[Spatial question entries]
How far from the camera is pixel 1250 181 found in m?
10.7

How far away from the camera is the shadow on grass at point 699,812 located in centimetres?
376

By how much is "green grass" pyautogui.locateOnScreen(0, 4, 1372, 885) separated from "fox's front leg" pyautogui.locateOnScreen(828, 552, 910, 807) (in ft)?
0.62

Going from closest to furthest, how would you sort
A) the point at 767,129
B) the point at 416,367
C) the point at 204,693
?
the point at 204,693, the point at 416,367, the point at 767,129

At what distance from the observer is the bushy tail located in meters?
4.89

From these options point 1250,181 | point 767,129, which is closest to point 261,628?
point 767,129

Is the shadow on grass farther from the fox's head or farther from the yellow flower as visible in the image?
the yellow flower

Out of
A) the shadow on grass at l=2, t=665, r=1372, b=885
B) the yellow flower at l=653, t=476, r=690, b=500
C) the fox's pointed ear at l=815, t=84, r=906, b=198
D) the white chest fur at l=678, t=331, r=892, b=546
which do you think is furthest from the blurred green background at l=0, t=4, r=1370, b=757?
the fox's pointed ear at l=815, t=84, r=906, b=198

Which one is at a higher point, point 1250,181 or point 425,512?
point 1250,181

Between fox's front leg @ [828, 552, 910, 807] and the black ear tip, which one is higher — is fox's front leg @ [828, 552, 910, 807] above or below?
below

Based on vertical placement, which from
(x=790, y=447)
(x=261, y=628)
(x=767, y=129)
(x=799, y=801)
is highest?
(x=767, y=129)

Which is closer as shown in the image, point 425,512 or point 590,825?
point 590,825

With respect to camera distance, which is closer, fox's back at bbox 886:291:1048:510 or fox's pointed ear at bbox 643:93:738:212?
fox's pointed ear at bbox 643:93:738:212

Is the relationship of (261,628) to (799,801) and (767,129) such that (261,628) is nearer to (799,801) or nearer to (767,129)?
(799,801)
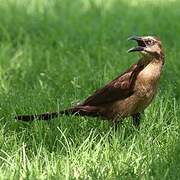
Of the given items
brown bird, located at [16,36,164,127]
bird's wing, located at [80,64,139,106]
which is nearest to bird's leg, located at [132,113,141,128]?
brown bird, located at [16,36,164,127]

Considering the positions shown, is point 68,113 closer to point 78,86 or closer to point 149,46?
point 149,46

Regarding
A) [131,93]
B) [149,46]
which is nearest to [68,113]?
[131,93]

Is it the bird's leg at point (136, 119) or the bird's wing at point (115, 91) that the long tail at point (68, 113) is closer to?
the bird's wing at point (115, 91)

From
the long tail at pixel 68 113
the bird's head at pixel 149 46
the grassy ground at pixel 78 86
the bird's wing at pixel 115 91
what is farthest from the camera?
the long tail at pixel 68 113

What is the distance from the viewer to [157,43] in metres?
5.37

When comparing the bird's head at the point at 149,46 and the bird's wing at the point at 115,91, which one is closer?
the bird's head at the point at 149,46

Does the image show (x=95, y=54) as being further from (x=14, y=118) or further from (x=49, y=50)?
(x=14, y=118)

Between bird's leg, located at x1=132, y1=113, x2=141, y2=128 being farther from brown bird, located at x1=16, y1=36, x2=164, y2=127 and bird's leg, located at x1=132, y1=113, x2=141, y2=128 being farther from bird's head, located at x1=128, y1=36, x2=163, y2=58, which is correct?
bird's head, located at x1=128, y1=36, x2=163, y2=58

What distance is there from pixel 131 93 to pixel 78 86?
44.6 inches

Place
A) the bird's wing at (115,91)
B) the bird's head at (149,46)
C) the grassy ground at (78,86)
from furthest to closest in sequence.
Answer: the bird's wing at (115,91)
the bird's head at (149,46)
the grassy ground at (78,86)

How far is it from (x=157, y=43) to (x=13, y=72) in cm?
251

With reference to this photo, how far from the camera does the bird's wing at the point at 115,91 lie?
5.47 metres

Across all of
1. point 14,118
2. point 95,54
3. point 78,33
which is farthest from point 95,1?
point 14,118

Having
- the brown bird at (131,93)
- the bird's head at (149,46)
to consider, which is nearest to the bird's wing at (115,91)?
the brown bird at (131,93)
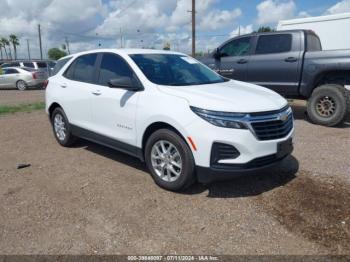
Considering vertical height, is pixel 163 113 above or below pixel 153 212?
above

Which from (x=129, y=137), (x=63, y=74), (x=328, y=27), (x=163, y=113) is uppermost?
(x=328, y=27)

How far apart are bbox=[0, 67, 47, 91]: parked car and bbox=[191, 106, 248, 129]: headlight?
17.6 meters

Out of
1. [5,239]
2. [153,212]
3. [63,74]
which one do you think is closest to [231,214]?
[153,212]

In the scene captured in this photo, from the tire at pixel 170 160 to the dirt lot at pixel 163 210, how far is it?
0.52 feet

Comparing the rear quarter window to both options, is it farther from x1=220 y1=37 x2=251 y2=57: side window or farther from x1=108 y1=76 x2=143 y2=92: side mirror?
x1=108 y1=76 x2=143 y2=92: side mirror

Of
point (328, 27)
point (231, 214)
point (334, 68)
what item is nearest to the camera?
point (231, 214)

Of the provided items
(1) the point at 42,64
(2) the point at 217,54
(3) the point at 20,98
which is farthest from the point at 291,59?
(1) the point at 42,64

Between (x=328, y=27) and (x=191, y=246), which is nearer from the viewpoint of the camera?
(x=191, y=246)

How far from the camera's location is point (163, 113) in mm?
3822

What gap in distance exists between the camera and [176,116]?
3.70 m

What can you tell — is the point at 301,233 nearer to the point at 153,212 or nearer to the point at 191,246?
the point at 191,246

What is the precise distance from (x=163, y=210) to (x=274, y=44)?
19.6ft

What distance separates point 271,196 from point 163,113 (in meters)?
1.63

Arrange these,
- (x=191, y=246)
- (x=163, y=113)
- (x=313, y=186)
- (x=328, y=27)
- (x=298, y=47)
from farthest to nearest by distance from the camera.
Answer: (x=328, y=27) < (x=298, y=47) < (x=313, y=186) < (x=163, y=113) < (x=191, y=246)
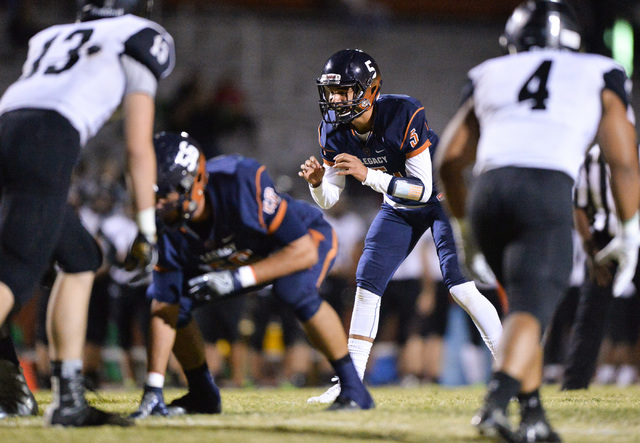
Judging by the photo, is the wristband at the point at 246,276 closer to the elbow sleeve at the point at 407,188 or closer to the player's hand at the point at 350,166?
the player's hand at the point at 350,166

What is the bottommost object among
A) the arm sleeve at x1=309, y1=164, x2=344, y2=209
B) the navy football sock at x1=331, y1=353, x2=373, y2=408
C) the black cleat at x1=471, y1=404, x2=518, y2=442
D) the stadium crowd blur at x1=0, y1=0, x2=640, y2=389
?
the stadium crowd blur at x1=0, y1=0, x2=640, y2=389

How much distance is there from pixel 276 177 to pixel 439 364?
3483mm

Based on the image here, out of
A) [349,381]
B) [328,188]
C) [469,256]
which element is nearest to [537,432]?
[469,256]

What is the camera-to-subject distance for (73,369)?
3.29 metres

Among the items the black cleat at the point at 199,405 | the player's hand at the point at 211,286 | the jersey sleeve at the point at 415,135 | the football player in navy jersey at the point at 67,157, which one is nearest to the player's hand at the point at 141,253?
the football player in navy jersey at the point at 67,157

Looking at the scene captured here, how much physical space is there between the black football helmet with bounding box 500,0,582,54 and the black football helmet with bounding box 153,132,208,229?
4.70 ft

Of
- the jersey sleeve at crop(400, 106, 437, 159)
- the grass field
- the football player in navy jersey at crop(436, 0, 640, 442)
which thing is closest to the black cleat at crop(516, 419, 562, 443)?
the football player in navy jersey at crop(436, 0, 640, 442)

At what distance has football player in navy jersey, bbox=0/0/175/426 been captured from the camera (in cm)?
306

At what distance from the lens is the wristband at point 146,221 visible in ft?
10.6

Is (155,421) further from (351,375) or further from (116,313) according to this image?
(116,313)

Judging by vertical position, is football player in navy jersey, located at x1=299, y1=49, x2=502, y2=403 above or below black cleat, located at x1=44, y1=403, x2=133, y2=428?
above

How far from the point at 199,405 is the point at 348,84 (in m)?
2.01

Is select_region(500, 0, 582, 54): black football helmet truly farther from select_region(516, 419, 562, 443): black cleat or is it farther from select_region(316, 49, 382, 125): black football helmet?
select_region(316, 49, 382, 125): black football helmet

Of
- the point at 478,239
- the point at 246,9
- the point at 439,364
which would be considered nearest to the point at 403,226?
the point at 478,239
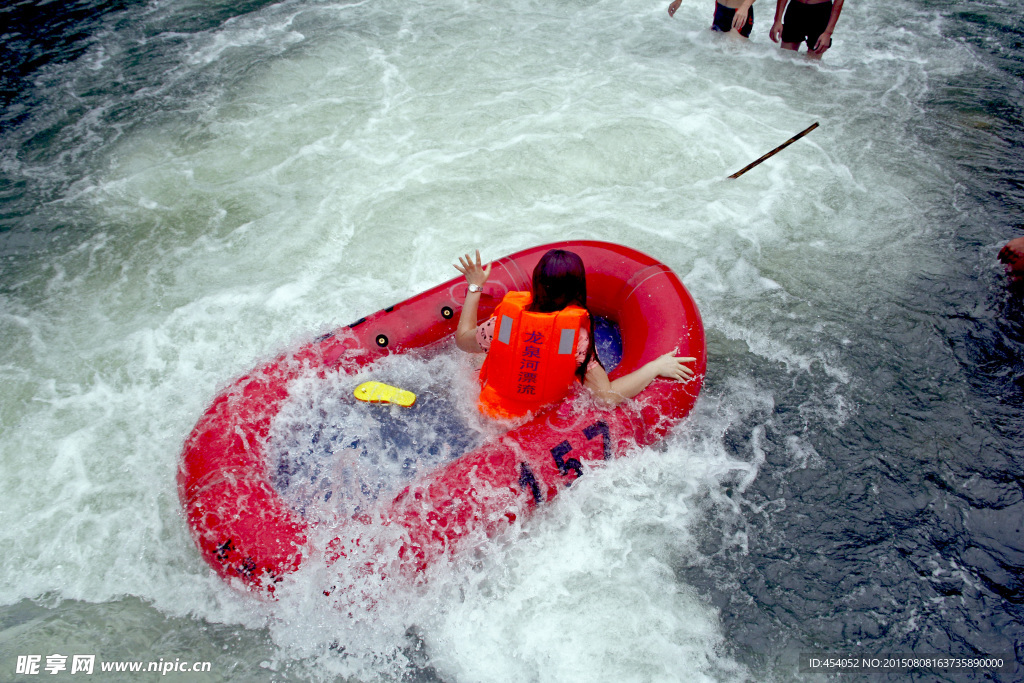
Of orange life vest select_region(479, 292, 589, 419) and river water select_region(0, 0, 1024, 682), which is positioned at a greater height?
orange life vest select_region(479, 292, 589, 419)

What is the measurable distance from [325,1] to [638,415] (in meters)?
8.20

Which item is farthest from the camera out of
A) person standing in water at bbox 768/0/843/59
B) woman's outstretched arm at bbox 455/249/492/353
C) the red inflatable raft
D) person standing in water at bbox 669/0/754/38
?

→ **Job**
Reproduce verbatim the lines of the listing running from the line containing "Does the image" through the line containing "5.47 metres", both included.

→ **Answer to the exercise**
Does the image show (x=95, y=54) as being further from (x=14, y=118) or further from (x=49, y=50)?
(x=14, y=118)

Between bird's leg, located at x1=132, y1=113, x2=141, y2=128 being farther from brown bird, located at x1=16, y1=36, x2=164, y2=127 and bird's leg, located at x1=132, y1=113, x2=141, y2=128 being farther from bird's head, located at x1=128, y1=36, x2=163, y2=58, which is correct?
bird's head, located at x1=128, y1=36, x2=163, y2=58

What distance is there from pixel 131 93 to pixel 78 86?
44.6 inches

Place
A) the bird's wing at (115,91)
B) the bird's head at (149,46)
C) the grassy ground at (78,86)
from furthest to closest in sequence.
Answer: the bird's wing at (115,91)
the bird's head at (149,46)
the grassy ground at (78,86)

How far is it from (x=157, y=43) to (x=13, y=72) in cm?
251

With reference to this photo, how far from the camera does the bird's wing at the point at 115,91 lie?
5.47 metres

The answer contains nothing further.